Spatial reasoning records:

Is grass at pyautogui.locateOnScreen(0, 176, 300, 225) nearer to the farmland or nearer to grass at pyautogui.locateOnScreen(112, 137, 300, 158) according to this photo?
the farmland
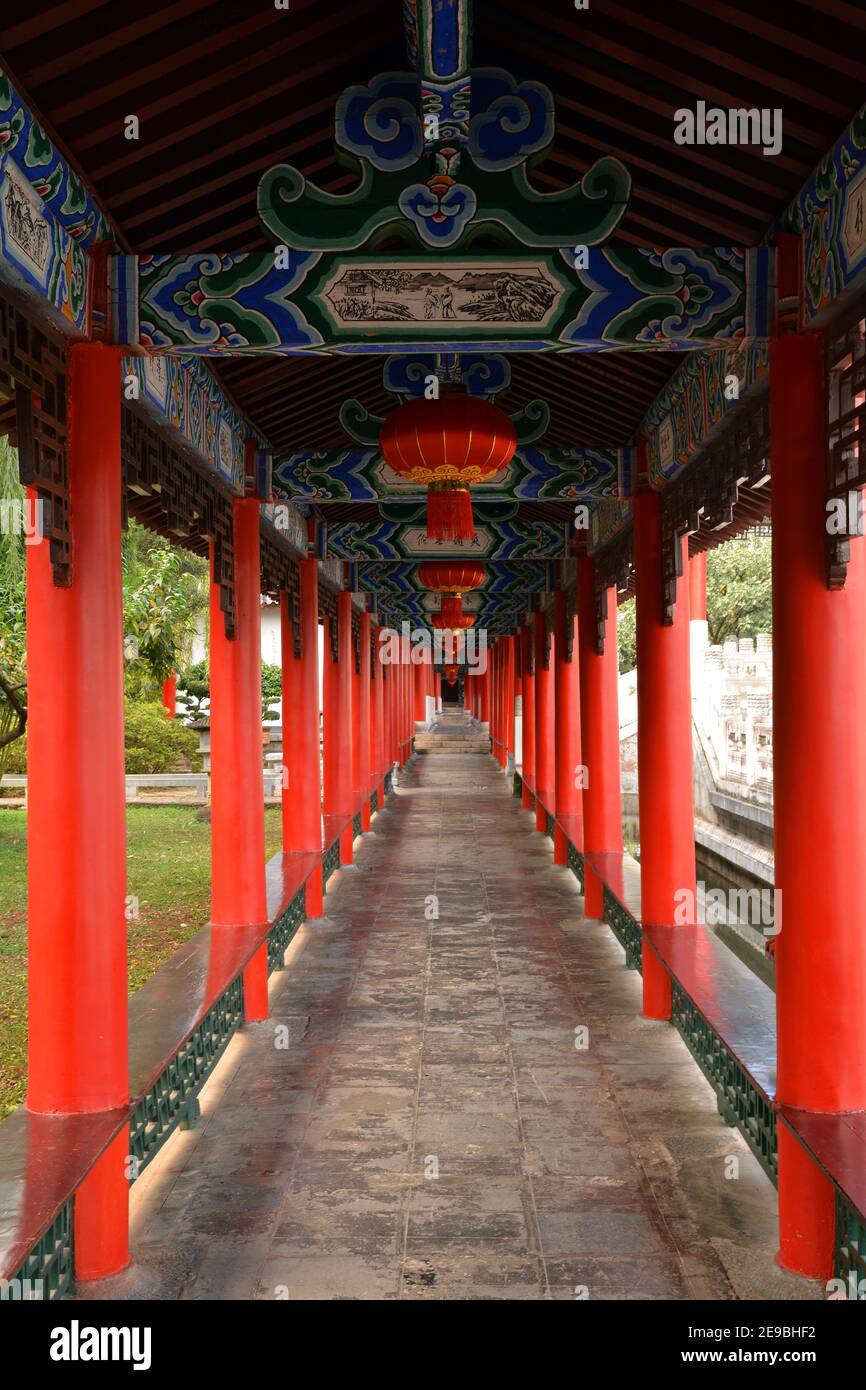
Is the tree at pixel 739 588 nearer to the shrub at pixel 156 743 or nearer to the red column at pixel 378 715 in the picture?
the red column at pixel 378 715

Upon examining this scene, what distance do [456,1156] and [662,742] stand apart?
3.02 metres

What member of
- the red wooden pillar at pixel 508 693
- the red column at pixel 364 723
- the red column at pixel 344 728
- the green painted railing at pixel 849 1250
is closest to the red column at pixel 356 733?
the red column at pixel 364 723

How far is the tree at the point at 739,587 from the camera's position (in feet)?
91.7

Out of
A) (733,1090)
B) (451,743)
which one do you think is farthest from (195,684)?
(733,1090)

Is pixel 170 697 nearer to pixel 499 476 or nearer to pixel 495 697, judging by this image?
pixel 495 697

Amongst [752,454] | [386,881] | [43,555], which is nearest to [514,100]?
[752,454]

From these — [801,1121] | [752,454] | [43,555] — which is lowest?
[801,1121]

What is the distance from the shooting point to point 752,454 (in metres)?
4.64

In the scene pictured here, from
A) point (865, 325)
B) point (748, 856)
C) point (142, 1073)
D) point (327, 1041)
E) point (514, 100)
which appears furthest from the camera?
point (748, 856)

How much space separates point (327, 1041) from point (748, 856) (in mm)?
7976

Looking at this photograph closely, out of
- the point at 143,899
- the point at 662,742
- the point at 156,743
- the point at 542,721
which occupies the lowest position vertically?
the point at 143,899

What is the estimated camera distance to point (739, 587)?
1105 inches

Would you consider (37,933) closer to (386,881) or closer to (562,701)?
(386,881)

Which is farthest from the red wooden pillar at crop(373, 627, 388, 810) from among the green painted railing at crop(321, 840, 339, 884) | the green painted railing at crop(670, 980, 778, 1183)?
the green painted railing at crop(670, 980, 778, 1183)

**DIRECTIONS FOR THIS TASK:** Give back exactly the lines from the line containing "Is pixel 170" to the end of the entries, and no other lines.

**COMPLETE OUTPUT:**
Is pixel 170 697 nearer to pixel 499 476 or nearer to pixel 495 697, judging by this image?
pixel 495 697

Amongst [752,454] | [386,881] | [43,555], which is nearest to [514,100]?
[752,454]

From these — [801,1121] | [752,454] | [43,555] — which is lowest?
[801,1121]

What is the distance from the shooting point to point 752,454 (in metres)?
4.64

In the scene pictured here, from
A) point (865, 325)
B) point (748, 856)
C) point (142, 1073)
D) point (327, 1041)
E) point (514, 100)
which appears furthest from the camera?
point (748, 856)

How much space separates point (327, 1041) from point (748, 856) (in mm)?
7976

Looking at this photograph closely, out of
- the point at 143,899
- the point at 662,742
- the point at 156,743
- the point at 542,721
which occupies the lowest position vertically?
the point at 143,899

What is the estimated camera distance to point (739, 587)?
1105 inches

Would you consider (37,933) closer to (386,881) or closer to (562,701)?
(386,881)

Which is farthest from the red wooden pillar at crop(373, 627, 388, 810) from among the green painted railing at crop(321, 840, 339, 884) | the green painted railing at crop(670, 980, 778, 1183)?
the green painted railing at crop(670, 980, 778, 1183)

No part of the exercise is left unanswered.